WORK REQUIRED: The entries below are to be reproduced exactly, with their pictures omitted.

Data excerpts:
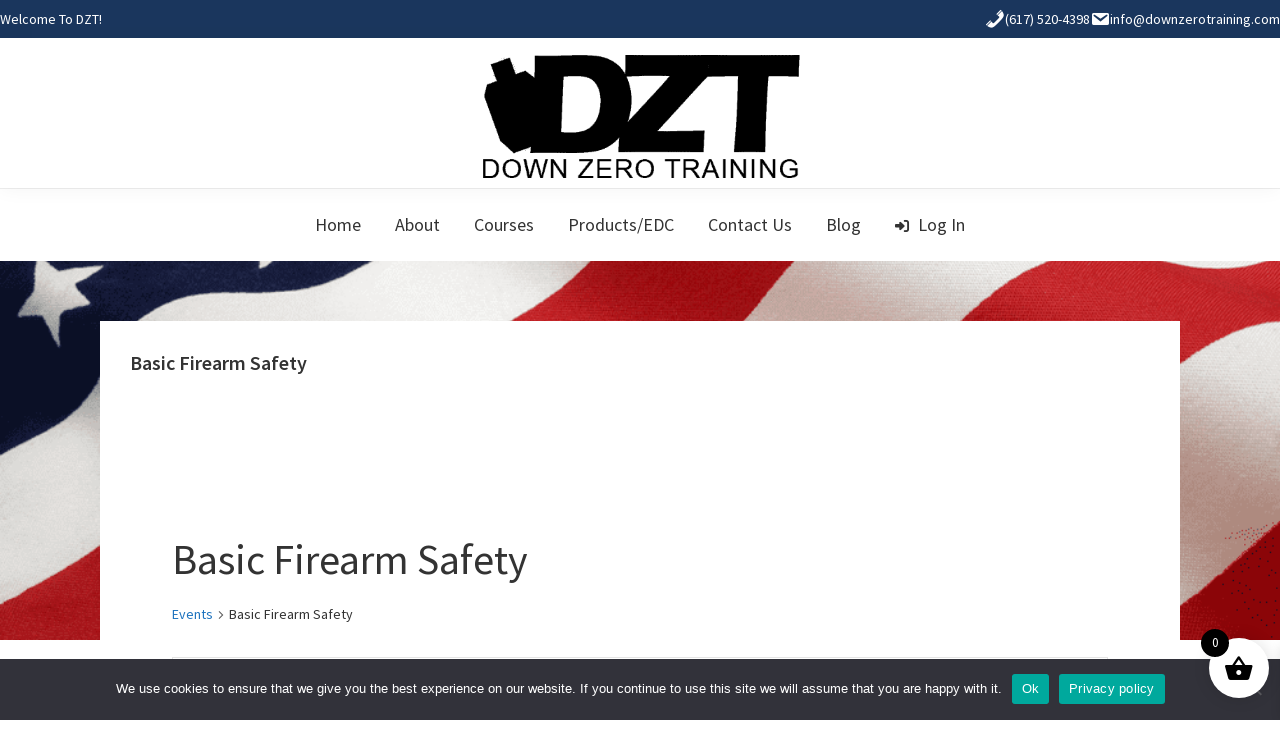

--- FILE ---
content_type: text/css
request_url: https://downzerotraining.com/wp-content/plugins/simple-woocommerce-menu-login/assets/css/frontend.css?ver=1.0.0
body_size: 530
content:
/**
 * Frontend styles for Simple WooCommerce Menu Login
 *
 * @package Simple_WC_Menu_Login
 */

/* Menu item styling */
.swml-menu-item {
    display: inline !important;
    text-decoration: none;
}

.swml-menu-item i {
    font-size: 14px;
    line-height: 1;
    margin-right: 5px;
}

.swml-menu-item span {
    line-height: 1;
}

/* Genesis Framework compatibility */
.genesis-nav-menu .menu-item.swml-login-item,
.genesis-nav-menu .menu-item.swml-account-item {
    list-style: none !important;
}

.genesis-nav-menu .menu-item.swml-login-item a,
.genesis-nav-menu .menu-item.swml-account-item a {
    display: inline !important;
}

.genesis-nav-menu .menu-item.swml-login-item a i,
.genesis-nav-menu .menu-item.swml-account-item a i {
    font-size: 14px;
    line-height: 1;
    margin-right: 5px;
}

/* Ensure Genesis menu items inherit proper styling */
.nav-primary .menu-item.swml-login-item,
.nav-primary .menu-item.swml-account-item,
.nav-secondary .menu-item.swml-login-item,
.nav-secondary .menu-item.swml-account-item {
    list-style: none !important;
}

.nav-primary .menu-item.swml-login-item a,
.nav-primary .menu-item.swml-account-item a,
.nav-secondary .menu-item.swml-login-item a,
.nav-secondary .menu-item.swml-account-item a {
    display: inline !important;
}

/* Genesis mobile menu specific styles */
@media (max-width: 960px) {
    .genesis-responsive-menu .swml-menu-item {
        padding: 10px 0;
        gap: 8px;
    }
    
    .genesis-responsive-menu .swml-menu-item i {
        font-size: 16px;
        min-width: 20px;
    }
}

/* StudioPress themes specific adjustments */
.site-header .genesis-nav-menu .swml-menu-item {
    display: inline-flex !important;
    align-items: center;
    gap: 5px;
    white-space: nowrap;
}

/* Genesis eNews Extended compatibility */
.enews-widget .swml-menu-item {
    display: inline-flex !important;
    align-items: center;
    gap: 5px;
}

/* Customizer live preview support */
.customize-preview .swml-menu-item {
    display: inline-flex !important;
    align-items: center;
    gap: 5px;
}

WRITTEN REPLY:
--- FILE ---
content_type: text/css
request_url: https://downzerotraining.com/wp-content/plugins/simple-woocommerce-menu-login/assets/css/frontend.css?ver=1.0.0
body_size: 530
content:
/**
 * Frontend styles for Simple WooCommerce Menu Login
 *
 * @package Simple_WC_Menu_Login
 */

/* Menu item styling */
.swml-menu-item {
    display: inline !important;
    text-decoration: none;
}

.swml-menu-item i {
    font-size: 14px;
    line-height: 1;
    margin-right: 5px;
}

.swml-menu-item span {
    line-height: 1;
}

/* Genesis Framework compatibility */
.genesis-nav-menu .menu-item.swml-login-item,
.genesis-nav-menu .menu-item.swml-account-item {
    list-style: none !important;
}

.genesis-nav-menu .menu-item.swml-login-item a,
.genesis-nav-menu .menu-item.swml-account-item a {
    display: inline !important;
}

.genesis-nav-menu .menu-item.swml-login-item a i,
.genesis-nav-menu .menu-item.swml-account-item a i {
    font-size: 14px;
    line-height: 1;
    margin-right: 5px;
}

/* Ensure Genesis menu items inherit proper styling */
.nav-primary .menu-item.swml-login-item,
.nav-primary .menu-item.swml-account-item,
.nav-secondary .menu-item.swml-login-item,
.nav-secondary .menu-item.swml-account-item {
    list-style: none !important;
}

.nav-primary .menu-item.swml-login-item a,
.nav-primary .menu-item.swml-account-item a,
.nav-secondary .menu-item.swml-login-item a,
.nav-secondary .menu-item.swml-account-item a {
    display: inline !important;
}

/* Genesis mobile menu specific styles */
@media (max-width: 960px) {
    .genesis-responsive-menu .swml-menu-item {
        padding: 10px 0;
        gap: 8px;
    }
    
    .genesis-responsive-menu .swml-menu-item i {
        font-size: 16px;
        min-width: 20px;
    }
}

/* StudioPress themes specific adjustments */
.site-header .genesis-nav-menu .swml-menu-item {
    display: inline-flex !important;
    align-items: center;
    gap: 5px;
    white-space: nowrap;
}

/* Genesis eNews Extended compatibility */
.enews-widget .swml-menu-item {
    display: inline-flex !important;
    align-items: center;
    gap: 5px;
}

/* Customizer live preview support */
.customize-preview .swml-menu-item {
    display: inline-flex !important;
    align-items: center;
    gap: 5px;
}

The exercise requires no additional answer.